Please, Dezeen, show us more photographs of spaces actually being used. Would it kill you to actually show furnished living or dining spaces with people in them? All these bare, empty spaces leave me cold inside. I can't imagine anyone enjoying even a brief visit to them, let alone actually living there. Architecture is as much (more!) about our perception of the space and its function as it is about the physical materials. I'd love to think this is a great space, but the Sleepbox photos present a more inviting interior than these.
There's a cat….
They probably can't afford furnishings after paying the architect's fees…
Hi Steve. We don't commission our own photography – all the photos on Dezeen are supplied by the architects themselves or, in some cases, architectural photographers.

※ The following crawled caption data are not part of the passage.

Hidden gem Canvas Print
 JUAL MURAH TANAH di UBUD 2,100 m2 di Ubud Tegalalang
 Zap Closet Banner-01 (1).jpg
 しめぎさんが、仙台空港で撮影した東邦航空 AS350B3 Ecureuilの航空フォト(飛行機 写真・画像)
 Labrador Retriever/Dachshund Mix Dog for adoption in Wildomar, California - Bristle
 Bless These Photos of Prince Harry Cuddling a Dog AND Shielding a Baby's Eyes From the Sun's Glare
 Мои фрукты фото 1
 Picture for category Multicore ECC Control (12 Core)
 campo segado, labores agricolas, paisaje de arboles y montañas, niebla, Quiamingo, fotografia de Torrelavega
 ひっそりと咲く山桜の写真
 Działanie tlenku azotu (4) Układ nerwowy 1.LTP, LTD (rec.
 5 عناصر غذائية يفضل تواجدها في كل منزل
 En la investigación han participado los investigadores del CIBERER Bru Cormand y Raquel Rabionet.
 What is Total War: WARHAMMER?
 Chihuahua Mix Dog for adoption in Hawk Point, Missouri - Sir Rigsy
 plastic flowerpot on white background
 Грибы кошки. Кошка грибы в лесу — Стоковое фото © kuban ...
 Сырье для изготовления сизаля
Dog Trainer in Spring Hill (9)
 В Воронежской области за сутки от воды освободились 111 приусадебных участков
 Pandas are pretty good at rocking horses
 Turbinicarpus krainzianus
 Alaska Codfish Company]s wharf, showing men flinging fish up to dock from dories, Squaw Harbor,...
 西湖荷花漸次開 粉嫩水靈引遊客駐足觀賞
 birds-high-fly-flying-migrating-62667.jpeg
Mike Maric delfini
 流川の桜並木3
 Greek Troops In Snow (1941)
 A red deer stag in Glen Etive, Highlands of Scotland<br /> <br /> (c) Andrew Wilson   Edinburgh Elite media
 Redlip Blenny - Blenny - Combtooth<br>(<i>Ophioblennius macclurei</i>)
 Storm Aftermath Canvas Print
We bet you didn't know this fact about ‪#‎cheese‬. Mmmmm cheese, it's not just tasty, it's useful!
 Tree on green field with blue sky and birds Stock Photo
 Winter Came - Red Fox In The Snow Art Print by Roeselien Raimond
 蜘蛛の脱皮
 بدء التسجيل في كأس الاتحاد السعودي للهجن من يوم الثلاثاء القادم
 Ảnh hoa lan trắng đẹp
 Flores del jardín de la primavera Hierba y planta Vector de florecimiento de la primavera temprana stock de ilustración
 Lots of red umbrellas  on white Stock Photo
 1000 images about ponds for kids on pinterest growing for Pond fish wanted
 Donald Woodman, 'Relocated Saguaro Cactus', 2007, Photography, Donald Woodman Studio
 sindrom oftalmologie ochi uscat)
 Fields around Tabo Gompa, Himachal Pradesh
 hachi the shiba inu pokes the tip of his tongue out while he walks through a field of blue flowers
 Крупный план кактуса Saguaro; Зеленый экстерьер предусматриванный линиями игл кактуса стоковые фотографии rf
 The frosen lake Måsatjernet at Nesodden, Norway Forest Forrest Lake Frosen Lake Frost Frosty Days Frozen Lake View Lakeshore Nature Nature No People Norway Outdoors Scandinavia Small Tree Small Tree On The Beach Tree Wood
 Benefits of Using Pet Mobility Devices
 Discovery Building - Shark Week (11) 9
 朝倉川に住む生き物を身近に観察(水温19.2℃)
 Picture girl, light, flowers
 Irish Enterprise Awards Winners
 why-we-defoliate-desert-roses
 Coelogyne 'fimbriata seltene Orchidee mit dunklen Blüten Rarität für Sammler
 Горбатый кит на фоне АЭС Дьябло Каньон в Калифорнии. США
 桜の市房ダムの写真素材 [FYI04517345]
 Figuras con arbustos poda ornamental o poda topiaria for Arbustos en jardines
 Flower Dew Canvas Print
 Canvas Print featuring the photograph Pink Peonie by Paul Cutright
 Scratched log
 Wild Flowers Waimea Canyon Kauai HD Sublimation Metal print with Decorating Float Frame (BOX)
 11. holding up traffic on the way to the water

I really dislike the laminate flooring, and the floor finish in general – it looks like a school sports hall or dance studio. Designing walkways for cats however, is very cool.
Do the Japanese cats already know where to walk? Mine walks wherever it wants and sleeps on my desk. What if I build the walkway and my cat doesn't use it?
To me it's got some basketball field feeling
Very cool design work but when citizens want a house designed around their cats, one can see where the demographics in Japan are headed.
needs more windows
That window round the doorway is cool, but does reduce the potential for looking to see who has knocked, and pretending you are not in :)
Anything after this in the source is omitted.